Rows:
-- -- --
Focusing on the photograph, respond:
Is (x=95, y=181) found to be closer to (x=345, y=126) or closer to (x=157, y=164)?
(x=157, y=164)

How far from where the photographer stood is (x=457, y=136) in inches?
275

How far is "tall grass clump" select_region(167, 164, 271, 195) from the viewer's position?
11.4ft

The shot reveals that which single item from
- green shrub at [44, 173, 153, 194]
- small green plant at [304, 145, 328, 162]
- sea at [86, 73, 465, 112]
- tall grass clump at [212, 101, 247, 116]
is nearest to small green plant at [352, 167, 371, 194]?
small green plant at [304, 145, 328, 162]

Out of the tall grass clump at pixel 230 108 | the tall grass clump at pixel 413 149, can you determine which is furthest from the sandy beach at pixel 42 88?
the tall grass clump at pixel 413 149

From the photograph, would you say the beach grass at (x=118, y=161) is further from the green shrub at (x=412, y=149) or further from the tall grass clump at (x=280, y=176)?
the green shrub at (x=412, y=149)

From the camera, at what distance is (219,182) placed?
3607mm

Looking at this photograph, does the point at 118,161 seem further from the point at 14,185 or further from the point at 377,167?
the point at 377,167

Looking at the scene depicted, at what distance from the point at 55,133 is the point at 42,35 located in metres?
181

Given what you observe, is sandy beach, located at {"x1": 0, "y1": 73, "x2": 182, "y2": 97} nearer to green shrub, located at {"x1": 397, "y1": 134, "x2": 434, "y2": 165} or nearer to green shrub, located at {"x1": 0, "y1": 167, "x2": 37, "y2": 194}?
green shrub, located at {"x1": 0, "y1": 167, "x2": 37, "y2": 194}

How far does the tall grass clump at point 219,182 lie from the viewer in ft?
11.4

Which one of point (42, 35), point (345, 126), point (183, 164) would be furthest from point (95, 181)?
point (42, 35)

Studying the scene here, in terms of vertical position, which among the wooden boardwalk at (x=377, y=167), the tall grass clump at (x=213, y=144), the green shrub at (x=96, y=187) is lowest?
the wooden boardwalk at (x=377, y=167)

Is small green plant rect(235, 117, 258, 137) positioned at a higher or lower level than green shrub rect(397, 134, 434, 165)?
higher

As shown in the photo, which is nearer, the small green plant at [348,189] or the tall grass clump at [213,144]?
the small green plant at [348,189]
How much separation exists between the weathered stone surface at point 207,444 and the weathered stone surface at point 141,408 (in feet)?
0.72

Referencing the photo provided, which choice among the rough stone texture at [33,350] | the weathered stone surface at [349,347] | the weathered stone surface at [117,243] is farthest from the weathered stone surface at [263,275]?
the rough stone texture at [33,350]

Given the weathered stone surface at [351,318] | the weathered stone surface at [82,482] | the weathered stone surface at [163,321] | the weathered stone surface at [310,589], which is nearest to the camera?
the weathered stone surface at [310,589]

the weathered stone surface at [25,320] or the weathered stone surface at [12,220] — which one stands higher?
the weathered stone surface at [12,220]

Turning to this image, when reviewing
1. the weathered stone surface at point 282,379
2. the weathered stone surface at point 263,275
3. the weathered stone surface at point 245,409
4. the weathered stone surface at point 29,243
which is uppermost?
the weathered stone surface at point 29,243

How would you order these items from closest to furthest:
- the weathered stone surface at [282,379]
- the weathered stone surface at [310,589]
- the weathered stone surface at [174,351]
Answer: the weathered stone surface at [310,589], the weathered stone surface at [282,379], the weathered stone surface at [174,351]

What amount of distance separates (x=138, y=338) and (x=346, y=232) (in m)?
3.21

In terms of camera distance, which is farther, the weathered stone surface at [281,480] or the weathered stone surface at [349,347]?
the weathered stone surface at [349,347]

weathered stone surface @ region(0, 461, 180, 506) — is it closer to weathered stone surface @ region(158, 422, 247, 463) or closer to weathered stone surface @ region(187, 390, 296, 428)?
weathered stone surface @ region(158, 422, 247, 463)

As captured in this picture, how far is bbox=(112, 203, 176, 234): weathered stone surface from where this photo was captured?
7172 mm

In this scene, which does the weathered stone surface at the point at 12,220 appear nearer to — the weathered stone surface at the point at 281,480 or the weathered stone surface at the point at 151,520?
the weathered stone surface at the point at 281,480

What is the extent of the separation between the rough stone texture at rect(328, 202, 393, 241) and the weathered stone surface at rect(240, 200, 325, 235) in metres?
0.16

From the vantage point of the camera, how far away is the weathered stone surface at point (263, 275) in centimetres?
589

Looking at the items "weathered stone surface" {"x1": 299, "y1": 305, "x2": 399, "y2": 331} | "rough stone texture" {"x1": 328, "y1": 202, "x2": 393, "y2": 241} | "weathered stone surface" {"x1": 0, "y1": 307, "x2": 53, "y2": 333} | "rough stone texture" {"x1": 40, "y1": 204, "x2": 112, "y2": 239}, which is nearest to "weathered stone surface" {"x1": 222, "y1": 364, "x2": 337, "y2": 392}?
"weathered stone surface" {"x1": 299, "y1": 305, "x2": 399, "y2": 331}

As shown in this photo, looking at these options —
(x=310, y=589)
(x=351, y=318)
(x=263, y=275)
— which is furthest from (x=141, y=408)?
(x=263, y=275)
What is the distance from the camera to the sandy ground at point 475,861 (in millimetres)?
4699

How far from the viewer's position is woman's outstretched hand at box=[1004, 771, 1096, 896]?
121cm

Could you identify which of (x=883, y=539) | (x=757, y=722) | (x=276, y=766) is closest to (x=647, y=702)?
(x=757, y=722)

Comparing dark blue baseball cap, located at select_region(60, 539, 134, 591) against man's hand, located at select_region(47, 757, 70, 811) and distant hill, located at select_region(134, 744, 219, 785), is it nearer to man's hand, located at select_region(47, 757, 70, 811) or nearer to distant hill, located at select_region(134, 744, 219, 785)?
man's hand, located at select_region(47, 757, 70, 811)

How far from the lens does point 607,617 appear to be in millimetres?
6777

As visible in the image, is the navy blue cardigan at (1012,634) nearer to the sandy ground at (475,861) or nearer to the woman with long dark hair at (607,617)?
-- -- --
Exercise aim:
Emit the full listing verbatim.

Task response:
Focusing on the photograph, respond:
Is (x=95, y=181) found to be closer to (x=345, y=126) or closer to (x=157, y=164)?
(x=157, y=164)

How far from where the photographer stood is (x=457, y=136) in inches?
275

How far is "tall grass clump" select_region(167, 164, 271, 195) from the viewer's position?
11.4ft

The shot reveals that which single item from
- green shrub at [44, 173, 153, 194]
- small green plant at [304, 145, 328, 162]
- sea at [86, 73, 465, 112]
- tall grass clump at [212, 101, 247, 116]
is nearest to small green plant at [352, 167, 371, 194]?
small green plant at [304, 145, 328, 162]

Out of the tall grass clump at pixel 230 108 | the tall grass clump at pixel 413 149, can you determine which is furthest from the sandy beach at pixel 42 88?
the tall grass clump at pixel 413 149

From the photograph, would you say the beach grass at (x=118, y=161) is further from the green shrub at (x=412, y=149) or further from the tall grass clump at (x=280, y=176)?
the green shrub at (x=412, y=149)

From the camera, at what distance is (219,182) placed?
3607mm

Looking at this photograph, does the point at 118,161 seem further from the point at 14,185 or further from the point at 377,167?
the point at 377,167

Looking at the scene depicted, at what distance from the point at 55,133 is the point at 42,35 located in metres?
181

Given what you observe, is sandy beach, located at {"x1": 0, "y1": 73, "x2": 182, "y2": 97} nearer to green shrub, located at {"x1": 397, "y1": 134, "x2": 434, "y2": 165} or nearer to green shrub, located at {"x1": 0, "y1": 167, "x2": 37, "y2": 194}?
green shrub, located at {"x1": 0, "y1": 167, "x2": 37, "y2": 194}

How far does the tall grass clump at point 219,182 lie from the viewer in ft?
11.4

Which one of point (42, 35), point (345, 126), point (183, 164) would be furthest from point (95, 181)?
point (42, 35)

Studying the scene here, in terms of vertical position, which among the wooden boardwalk at (x=377, y=167), the tall grass clump at (x=213, y=144), the green shrub at (x=96, y=187) is lowest?
the wooden boardwalk at (x=377, y=167)

Is small green plant rect(235, 117, 258, 137) positioned at a higher or lower level than green shrub rect(397, 134, 434, 165)?
higher

As shown in the photo, which is nearer, the small green plant at [348,189] or the tall grass clump at [213,144]?
the small green plant at [348,189]
How much separation exists between the weathered stone surface at point 207,444 and the weathered stone surface at point 141,408 (in feet)?
0.72

Referencing the photo provided, which choice among the rough stone texture at [33,350] | the weathered stone surface at [349,347] | the weathered stone surface at [117,243] is farthest from the weathered stone surface at [263,275]?
the rough stone texture at [33,350]

Given the weathered stone surface at [351,318] | the weathered stone surface at [82,482] | the weathered stone surface at [163,321] | the weathered stone surface at [310,589], which is nearest to the camera?
the weathered stone surface at [310,589]

the weathered stone surface at [25,320] or the weathered stone surface at [12,220] — which one stands higher?
the weathered stone surface at [12,220]

Turning to this image, when reviewing
1. the weathered stone surface at point 282,379
2. the weathered stone surface at point 263,275
3. the weathered stone surface at point 245,409
4. the weathered stone surface at point 29,243
which is uppermost?
the weathered stone surface at point 29,243

How would you order these items from closest to furthest:
- the weathered stone surface at [282,379]
- the weathered stone surface at [310,589]
- the weathered stone surface at [174,351]
Answer: the weathered stone surface at [310,589], the weathered stone surface at [282,379], the weathered stone surface at [174,351]

What amount of distance separates (x=138, y=338) and (x=346, y=232) (in m)?
3.21

In terms of camera distance, which is farther, the weathered stone surface at [281,480] or the weathered stone surface at [349,347]?
the weathered stone surface at [349,347]

weathered stone surface @ region(0, 461, 180, 506) — is it closer to weathered stone surface @ region(158, 422, 247, 463) or closer to weathered stone surface @ region(187, 390, 296, 428)?
weathered stone surface @ region(158, 422, 247, 463)

As captured in this picture, how far is bbox=(112, 203, 176, 234): weathered stone surface from where this photo was captured?
7172 mm

In this scene, which does the weathered stone surface at the point at 12,220 appear nearer to — the weathered stone surface at the point at 281,480 or the weathered stone surface at the point at 151,520?
the weathered stone surface at the point at 281,480

What is the extent of the separation between the rough stone texture at rect(328, 202, 393, 241) and the weathered stone surface at rect(240, 200, 325, 235) in metres?
0.16

From the vantage point of the camera, how far away is the weathered stone surface at point (263, 275) in centimetres?
589

Looking at the items "weathered stone surface" {"x1": 299, "y1": 305, "x2": 399, "y2": 331} | "rough stone texture" {"x1": 328, "y1": 202, "x2": 393, "y2": 241} | "weathered stone surface" {"x1": 0, "y1": 307, "x2": 53, "y2": 333} | "rough stone texture" {"x1": 40, "y1": 204, "x2": 112, "y2": 239}, which is nearest to "weathered stone surface" {"x1": 222, "y1": 364, "x2": 337, "y2": 392}?
"weathered stone surface" {"x1": 299, "y1": 305, "x2": 399, "y2": 331}

As shown in this photo, looking at these options —
(x=310, y=589)
(x=351, y=318)
(x=263, y=275)
— which is furthest from (x=141, y=408)?
(x=263, y=275)
What is the distance from the camera to the sandy ground at point 475,861 (in millimetres)?
4699

How far from the viewer's position is woman's outstretched hand at box=[1004, 771, 1096, 896]?
121cm

Could you identify which of (x=883, y=539) | (x=757, y=722) | (x=276, y=766) is closest to (x=647, y=702)?
(x=757, y=722)

Comparing dark blue baseball cap, located at select_region(60, 539, 134, 591) against man's hand, located at select_region(47, 757, 70, 811) and distant hill, located at select_region(134, 744, 219, 785), is it nearer to man's hand, located at select_region(47, 757, 70, 811) or nearer to distant hill, located at select_region(134, 744, 219, 785)?
man's hand, located at select_region(47, 757, 70, 811)

How far from the lens does point 607,617 appear to be in millimetres?
6777

As visible in the image, is the navy blue cardigan at (1012,634) nearer to the sandy ground at (475,861) or nearer to the woman with long dark hair at (607,617)?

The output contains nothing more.